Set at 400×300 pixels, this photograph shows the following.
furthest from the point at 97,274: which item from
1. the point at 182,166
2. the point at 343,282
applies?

++++

# Stated goal
Reproduce the data above verbatim, line by line, with no changes.

# Solved exercise
Set at 400×300 pixels, this photograph shows the following.
furthest from the point at 97,274: which item from
1. the point at 182,166
2. the point at 343,282
applies?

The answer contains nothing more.